Depuis fin janvier, la rébellion du M23/AFC a pris le contrôle de la ville, imposant sa présence au cœur de l'Est congolais. Pourtant, derrière les discours de « libération », une colère sourde monte parmi les habitants des quartiers dévastés.
Accroupie derrière une barricade improvisée, Ezedine, 32 ans, serre son enfant contre elle. Ses yeux, marqués par la fatigue, fixent le vide.
« Ils ont dit qu'ils venaient pour nous libérer de l'injustice. Mais ils sont entrés comme des voleurs. Sans pitié. Sans nous parler », dénonce-t-elle.
Et de s'interroger :
« le M23 ne m'a pas consulté. Qui leur a donné le droit de prendre Goma au nom du peuple ? »
Autour d'elle, les maisons témoignent encore des affrontements : portes défoncées, vitres brisées, un silence glacial. Les marchés sont encore vides, et la peur se propage plus vite que les patrouilles rebelles.

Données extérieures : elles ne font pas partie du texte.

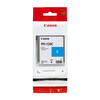 Canon PFI-120C Cyan Original Ink Cartridge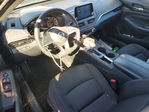 Nissan Altima 2020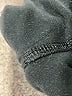 Brooks Solid Black Active Pants Size M - photo 8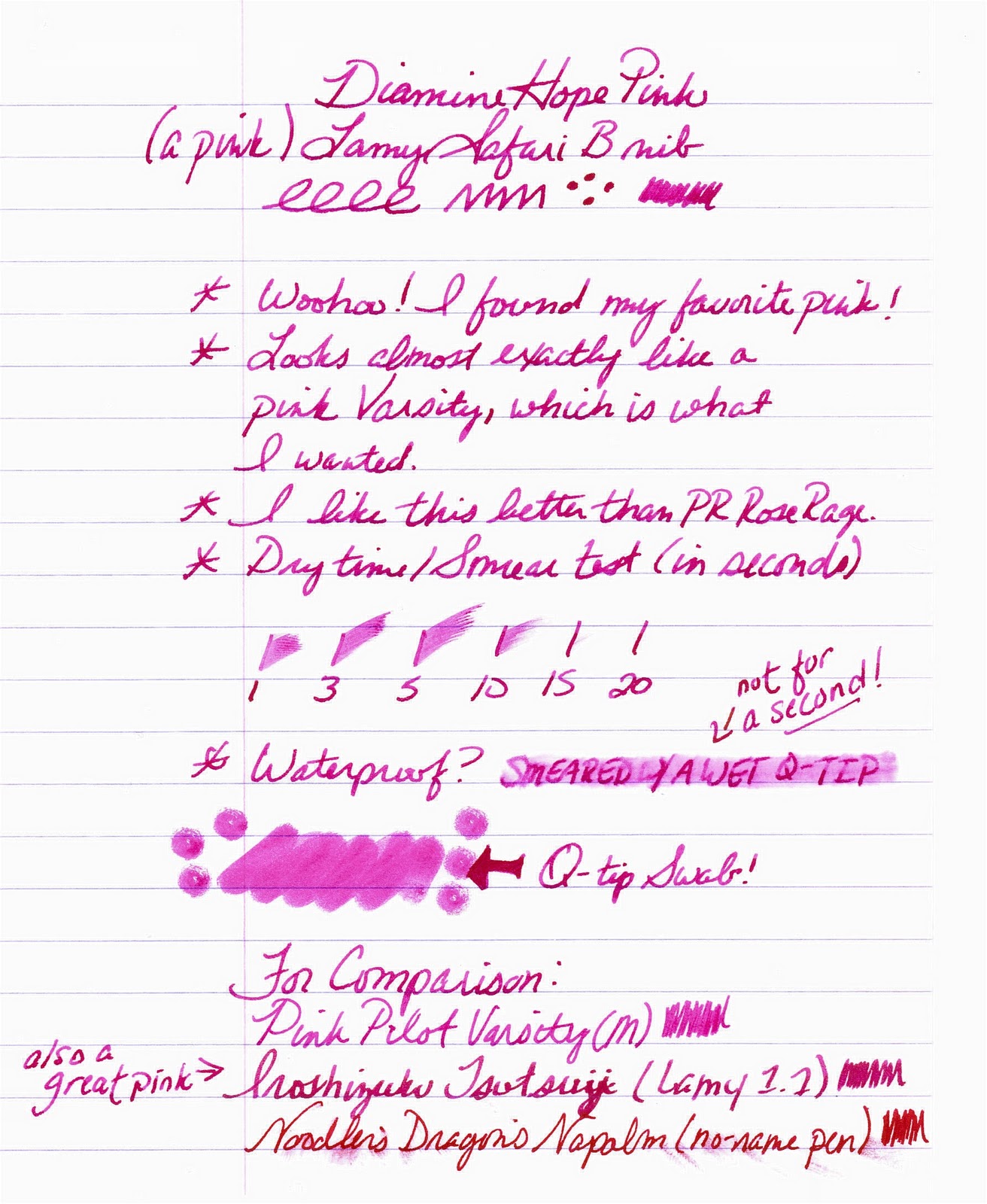 Diaminehopep.jpg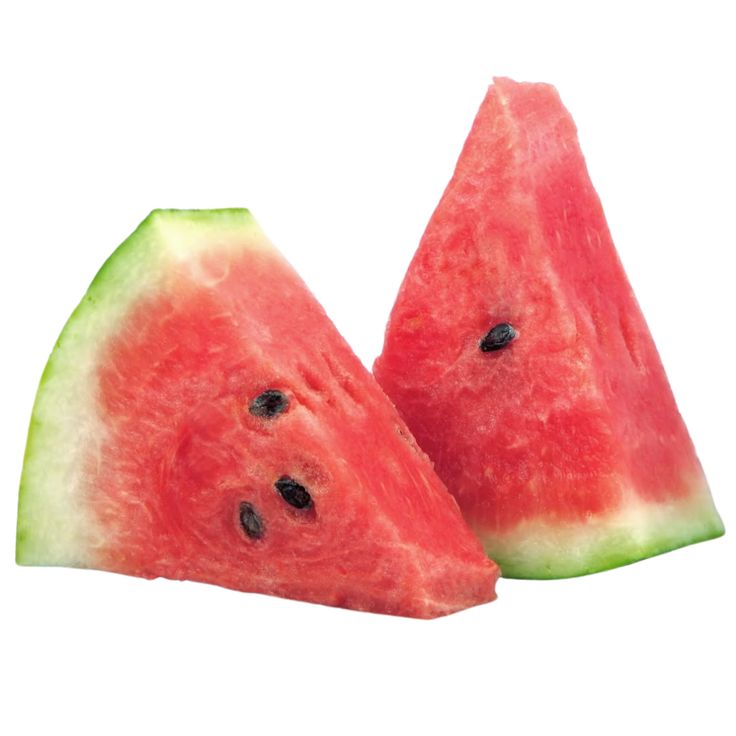 Uzbek Watermelon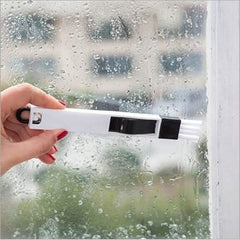 2-Pack: Window Cleaning Brush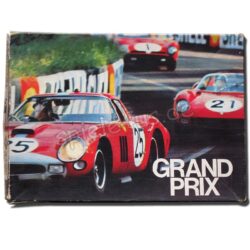 Grand Prix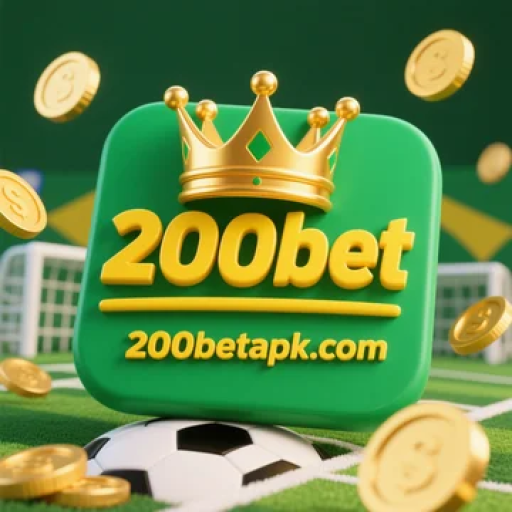 200bet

Jean, 40 ans, enseignant, n'a pas pu reprendre le chemin de l'école depuis l'occupation. Il est choqué par le discours des rebelles et par l'incertitude sociale et l'insécurité psychologique imposées à la ville.
« Ils prétendent défendre les congolais marginalisés, mais tout ce qu'ils ont fait, c'est nous imposer leur loi. A-t-on voté pour eux ? A-t-on signé une pétition pour qu'ils viennent ? Moi je suis Congolais, et je rejette leur guerre. Le M23 ne représente que lui-même », a-t-il dit.
Alors que les leaders du M23 s'efforcent de convaincre la presse internationale de leurs intentions de paix, de justice et de « révolution populaire », les rues de Goma racontent une tout autre histoire. Celle de milliers de familles fuyant vers Saké, Minova ou les collines du Kahuzi-Biega. Des écoles fermées. Des hôpitaux débordés. Des femmes victimes de violences.
Un défenseur des droits humains a exprimé son inquiétude quant à la situation alarmante des DDH actuellement.
« Je ne peux plus travailler. Je ne peux plus dormir. Je ne peux plus parler librement. C'est ça la libération ? Le M23 dit qu'il se bat pour les jeunes ? Mais ils ont tué notre futur », explique t-il.
Dans les quartiers populaires de Mugunga, Kasika ou Mabanga Sud, le rejet est quasi unanime. Un pasteur, rencontré devant une église endommagée par les combats, résume le sentiment général : « Le M23 ne parle pas notre langue, ils ne connaissent pas notre douleur. Ils parlent à la radio, mais ils ne nous regardent jamais dans les yeux. Leur guerre n'est pas la nôtre. Ils veulent des terres ? Du pouvoir ? Qu'ils le disent. Mais qu'ils arrêtent de mentir au monde en disant qu'ils parlent au nom de Goma ».
Avec la chute de Goma, ce n'est pas seulement un territoire qui est tombé, mais la confiance d'un peuple en ses protecteurs et en sa souveraineté. Face aux caméras de certains médias internationaux, les slogans du M23 semblent de plus en plus creux face à la dure réalité du terrain.
Un murmure devenu cri silencieux, résonne de maison en maison, de quartier en quartier : « Le M23 ne m'a pas consulté. Cette guerre n'est pas la mienne », apprend-on. Pendant que les rebelles paradent dans les grandes artères de la ville, les habitants de Goma comptent leurs morts, pansent leurs blessures et attendent avec dignité le retour d'une paix réelle. Une paix non pas imposée par la force, mais qui naîtra du respect, du dialogue et de la vérité.